◆ **AIM OF THE EXERCISE**
Going through the data below, find how many lines include the word "over", and reply with that number alone.

= = = =

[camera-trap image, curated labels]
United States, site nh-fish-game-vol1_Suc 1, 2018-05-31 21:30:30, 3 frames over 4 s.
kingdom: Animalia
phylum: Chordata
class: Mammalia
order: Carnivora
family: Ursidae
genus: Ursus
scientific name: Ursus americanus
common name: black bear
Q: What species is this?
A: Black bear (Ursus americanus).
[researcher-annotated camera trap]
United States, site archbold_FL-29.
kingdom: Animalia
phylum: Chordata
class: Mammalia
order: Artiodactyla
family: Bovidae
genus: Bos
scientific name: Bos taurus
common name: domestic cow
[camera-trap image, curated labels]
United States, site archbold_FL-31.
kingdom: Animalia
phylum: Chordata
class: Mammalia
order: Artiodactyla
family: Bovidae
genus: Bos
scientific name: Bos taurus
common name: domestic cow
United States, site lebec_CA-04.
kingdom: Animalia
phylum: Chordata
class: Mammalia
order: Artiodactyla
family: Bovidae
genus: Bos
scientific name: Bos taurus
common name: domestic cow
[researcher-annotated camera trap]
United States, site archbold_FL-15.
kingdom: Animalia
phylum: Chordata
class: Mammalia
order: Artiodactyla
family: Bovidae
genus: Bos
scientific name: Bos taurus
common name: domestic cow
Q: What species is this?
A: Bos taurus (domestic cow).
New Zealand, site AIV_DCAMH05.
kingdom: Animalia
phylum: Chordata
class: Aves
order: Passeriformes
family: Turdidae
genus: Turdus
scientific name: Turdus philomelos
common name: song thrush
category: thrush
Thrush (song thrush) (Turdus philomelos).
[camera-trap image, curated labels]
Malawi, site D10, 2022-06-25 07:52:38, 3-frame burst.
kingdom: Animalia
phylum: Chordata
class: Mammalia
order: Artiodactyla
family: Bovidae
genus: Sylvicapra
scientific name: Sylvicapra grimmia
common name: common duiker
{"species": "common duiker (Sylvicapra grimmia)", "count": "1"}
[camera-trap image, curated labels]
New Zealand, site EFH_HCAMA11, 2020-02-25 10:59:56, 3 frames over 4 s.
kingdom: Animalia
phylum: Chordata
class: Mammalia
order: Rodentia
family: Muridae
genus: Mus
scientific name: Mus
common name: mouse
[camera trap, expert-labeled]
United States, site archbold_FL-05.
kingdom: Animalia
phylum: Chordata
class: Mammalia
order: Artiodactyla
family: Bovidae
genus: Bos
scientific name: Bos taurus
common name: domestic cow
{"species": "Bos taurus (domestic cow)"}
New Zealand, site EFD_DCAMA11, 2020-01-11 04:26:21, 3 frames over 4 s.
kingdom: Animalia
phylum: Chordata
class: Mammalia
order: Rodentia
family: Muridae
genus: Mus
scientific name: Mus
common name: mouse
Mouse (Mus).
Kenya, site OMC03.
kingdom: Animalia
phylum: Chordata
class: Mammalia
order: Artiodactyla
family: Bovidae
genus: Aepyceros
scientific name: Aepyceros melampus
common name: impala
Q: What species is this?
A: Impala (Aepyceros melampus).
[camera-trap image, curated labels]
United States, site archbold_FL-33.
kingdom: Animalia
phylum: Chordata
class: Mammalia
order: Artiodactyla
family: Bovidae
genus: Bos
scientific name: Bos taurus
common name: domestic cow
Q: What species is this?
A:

= = = =

◆ **COMPLETED EXERCISE**
3